- Problem to solve -
Nothing but an exact copy of the records is expected here.

The input below:

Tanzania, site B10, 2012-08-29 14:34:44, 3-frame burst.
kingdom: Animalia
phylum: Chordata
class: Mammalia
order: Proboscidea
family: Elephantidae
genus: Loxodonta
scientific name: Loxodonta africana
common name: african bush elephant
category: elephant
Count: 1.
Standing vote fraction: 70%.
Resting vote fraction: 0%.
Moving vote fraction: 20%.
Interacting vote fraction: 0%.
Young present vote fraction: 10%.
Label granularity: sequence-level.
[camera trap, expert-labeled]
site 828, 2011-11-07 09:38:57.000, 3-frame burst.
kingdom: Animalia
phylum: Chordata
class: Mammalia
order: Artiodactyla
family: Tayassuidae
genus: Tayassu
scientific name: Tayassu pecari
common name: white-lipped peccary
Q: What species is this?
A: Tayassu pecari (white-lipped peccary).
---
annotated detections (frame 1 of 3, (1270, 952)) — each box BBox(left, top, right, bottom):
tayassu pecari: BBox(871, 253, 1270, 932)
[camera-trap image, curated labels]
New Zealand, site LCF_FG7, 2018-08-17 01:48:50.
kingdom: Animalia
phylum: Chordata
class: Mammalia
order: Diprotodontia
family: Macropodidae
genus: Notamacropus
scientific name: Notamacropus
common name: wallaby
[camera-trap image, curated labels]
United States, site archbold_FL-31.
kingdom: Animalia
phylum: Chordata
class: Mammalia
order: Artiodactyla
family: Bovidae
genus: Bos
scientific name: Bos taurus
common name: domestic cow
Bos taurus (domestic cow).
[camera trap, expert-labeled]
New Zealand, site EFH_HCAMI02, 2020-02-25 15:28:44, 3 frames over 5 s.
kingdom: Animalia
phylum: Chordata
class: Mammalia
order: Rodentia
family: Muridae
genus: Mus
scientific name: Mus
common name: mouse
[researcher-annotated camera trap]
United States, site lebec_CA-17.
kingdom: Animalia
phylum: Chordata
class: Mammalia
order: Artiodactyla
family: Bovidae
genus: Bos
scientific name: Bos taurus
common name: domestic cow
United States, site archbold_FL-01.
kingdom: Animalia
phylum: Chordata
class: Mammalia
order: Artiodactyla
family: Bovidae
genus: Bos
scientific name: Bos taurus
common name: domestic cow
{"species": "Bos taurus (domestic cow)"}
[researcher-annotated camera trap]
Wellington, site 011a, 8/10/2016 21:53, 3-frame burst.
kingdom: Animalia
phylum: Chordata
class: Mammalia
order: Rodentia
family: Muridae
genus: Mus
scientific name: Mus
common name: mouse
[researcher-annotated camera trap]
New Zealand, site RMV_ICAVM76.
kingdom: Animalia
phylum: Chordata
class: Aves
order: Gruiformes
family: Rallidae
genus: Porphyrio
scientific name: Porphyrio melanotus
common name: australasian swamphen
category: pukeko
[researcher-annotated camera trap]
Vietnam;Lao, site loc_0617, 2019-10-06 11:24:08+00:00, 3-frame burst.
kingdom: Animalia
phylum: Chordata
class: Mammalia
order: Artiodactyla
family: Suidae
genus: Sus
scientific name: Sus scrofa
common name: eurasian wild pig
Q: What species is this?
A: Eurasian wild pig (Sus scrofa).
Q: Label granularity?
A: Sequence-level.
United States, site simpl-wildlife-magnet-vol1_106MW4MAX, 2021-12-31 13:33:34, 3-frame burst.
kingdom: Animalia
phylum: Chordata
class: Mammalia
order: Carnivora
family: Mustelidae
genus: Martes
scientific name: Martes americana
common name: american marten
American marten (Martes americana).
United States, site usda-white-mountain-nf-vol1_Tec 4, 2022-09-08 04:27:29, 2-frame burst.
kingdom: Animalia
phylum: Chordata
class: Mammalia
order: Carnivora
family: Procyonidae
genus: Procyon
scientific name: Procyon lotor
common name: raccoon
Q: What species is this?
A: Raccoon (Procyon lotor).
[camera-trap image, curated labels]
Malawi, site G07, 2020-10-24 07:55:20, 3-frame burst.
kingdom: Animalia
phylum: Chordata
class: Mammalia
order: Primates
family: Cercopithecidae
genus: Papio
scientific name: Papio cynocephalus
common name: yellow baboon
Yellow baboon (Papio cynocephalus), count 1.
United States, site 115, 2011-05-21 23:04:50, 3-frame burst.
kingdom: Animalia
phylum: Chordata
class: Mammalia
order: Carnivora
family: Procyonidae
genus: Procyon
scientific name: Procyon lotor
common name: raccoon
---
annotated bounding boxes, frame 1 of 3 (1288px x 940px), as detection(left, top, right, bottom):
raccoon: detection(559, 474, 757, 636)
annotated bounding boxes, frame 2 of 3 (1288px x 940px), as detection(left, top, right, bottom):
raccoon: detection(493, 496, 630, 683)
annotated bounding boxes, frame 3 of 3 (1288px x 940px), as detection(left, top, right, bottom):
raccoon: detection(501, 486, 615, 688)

End of The input.

- Task answer -
Tanzania, site B10, 2012-08-29 14:34:44, 3-frame burst.
kingdom: Animalia
phylum: Chordata
class: Mammalia
order: Proboscidea
family: Elephantidae
genus: Loxodonta
scientific name: Loxodonta africana
common name: african bush elephant
category: elephant
Count: 1.
Standing vote fraction: 70%.
Resting vote fraction: 0%.
Moving vote fraction: 20%.
Interacting vote fraction: 0%.
Young present vote fraction: 10%.
Label granularity: sequence-level.
[camera trap, expert-labeled]
site 828, 2011-11-07 09:38:57.000, 3-frame burst.
kingdom: Animalia
phylum: Chordata
class: Mammalia
order: Artiodactyla
family: Tayassuidae
genus: Tayassu
scientific name: Tayassu pecari
common name: white-lipped peccary
Q: What species is this?
A: Tayassu pecari (white-lipped peccary).
---
annotated detections (frame 1 of 3, (1270, 952)) — each box BBox(left, top, right, bottom):
tayassu pecari: BBox(871, 253, 1270, 932)
[camera-trap image, curated labels]
New Zealand, site LCF_FG7, 2018-08-17 01:48:50.
kingdom: Animalia
phylum: Chordata
class: Mammalia
order: Diprotodontia
family: Macropodidae
genus: Notamacropus
scientific name: Notamacropus
common name: wallaby
[camera-trap image, curated labels]
United States, site archbold_FL-31.
kingdom: Animalia
phylum: Chordata
class: Mammalia
order: Artiodactyla
family: Bovidae
genus: Bos
scientific name: Bos taurus
common name: domestic cow
Bos taurus (domestic cow).
[camera trap, expert-labeled]
New Zealand, site EFH_HCAMI02, 2020-02-25 15:28:44, 3 frames over 5 s.
kingdom: Animalia
phylum: Chordata
class: Mammalia
order: Rodentia
family: Muridae
genus: Mus
scientific name: Mus
common name: mouse
[researcher-annotated camera trap]
United States, site lebec_CA-17.
kingdom: Animalia
phylum: Chordata
class: Mammalia
order: Artiodactyla
family: Bovidae
genus: Bos
scientific name: Bos taurus
common name: domestic cow
United States, site archbold_FL-01.
kingdom: Animalia
phylum: Chordata
class: Mammalia
order: Artiodactyla
family: Bovidae
genus: Bos
scientific name: Bos taurus
common name: domestic cow
{"species": "Bos taurus (domestic cow)"}
[researcher-annotated camera trap]
Wellington, site 011a, 8/10/2016 21:53, 3-frame burst.
kingdom: Animalia
phylum: Chordata
class: Mammalia
order: Rodentia
family: Muridae
genus: Mus
scientific name: Mus
common name: mouse
[researcher-annotated camera trap]
New Zealand, site RMV_ICAVM76.
kingdom: Animalia
phylum: Chordata
class: Aves
order: Gruiformes
family: Rallidae
genus: Porphyrio
scientific name: Porphyrio melanotus
common name: australasian swamphen
category: pukeko
[researcher-annotated camera trap]
Vietnam;Lao, site loc_0617, 2019-10-06 11:24:08+00:00, 3-frame burst.
kingdom: Animalia
phylum: Chordata
class: Mammalia
order: Artiodactyla
family: Suidae
genus: Sus
scientific name: Sus scrofa
common name: eurasian wild pig
Q: What species is this?
A: Eurasian wild pig (Sus scrofa).
Q: Label granularity?
A: Sequence-level.
United States, site simpl-wildlife-magnet-vol1_106MW4MAX, 2021-12-31 13:33:34, 3-frame burst.
kingdom: Animalia
phylum: Chordata
class: Mammalia
order: Carnivora
family: Mustelidae
genus: Martes
scientific name: Martes americana
common name: american marten
American marten (Martes americana).
United States, site usda-white-mountain-nf-vol1_Tec 4, 2022-09-08 04:27:29, 2-frame burst.
kingdom: Animalia
phylum: Chordata
class: Mammalia
order: Carnivora
family: Procyonidae
genus: Procyon
scientific name: Procyon lotor
common name: raccoon
Q: What species is this?
A: Raccoon (Procyon lotor).
[camera-trap image, curated labels]
Malawi, site G07, 2020-10-24 07:55:20, 3-frame burst.
kingdom: Animalia
phylum: Chordata
class: Mammalia
order: Primates
family: Cercopithecidae
genus: Papio
scientific name: Papio cynocephalus
common name: yellow baboon
Yellow baboon (Papio cynocephalus), count 1.
United States, site 115, 2011-05-21 23:04:50, 3-frame burst.
kingdom: Animalia
phylum: Chordata
class: Mammalia
order: Carnivora
family: Procyonidae
genus: Procyon
scientific name: Procyon lotor
common name: raccoon
---
annotated bounding boxes, frame 1 of 3 (1288px x 940px), as detection(left, top, right, bottom):
raccoon: detection(559, 474, 757, 636)
annotated bounding boxes, frame 2 of 3 (1288px x 940px), as detection(left, top, right, bottom):
raccoon: detection(493, 496, 630, 683)
annotated bounding boxes, frame 3 of 3 (1288px x 940px), as detection(left, top, right, bottom):
raccoon: detection(501, 486, 615, 688)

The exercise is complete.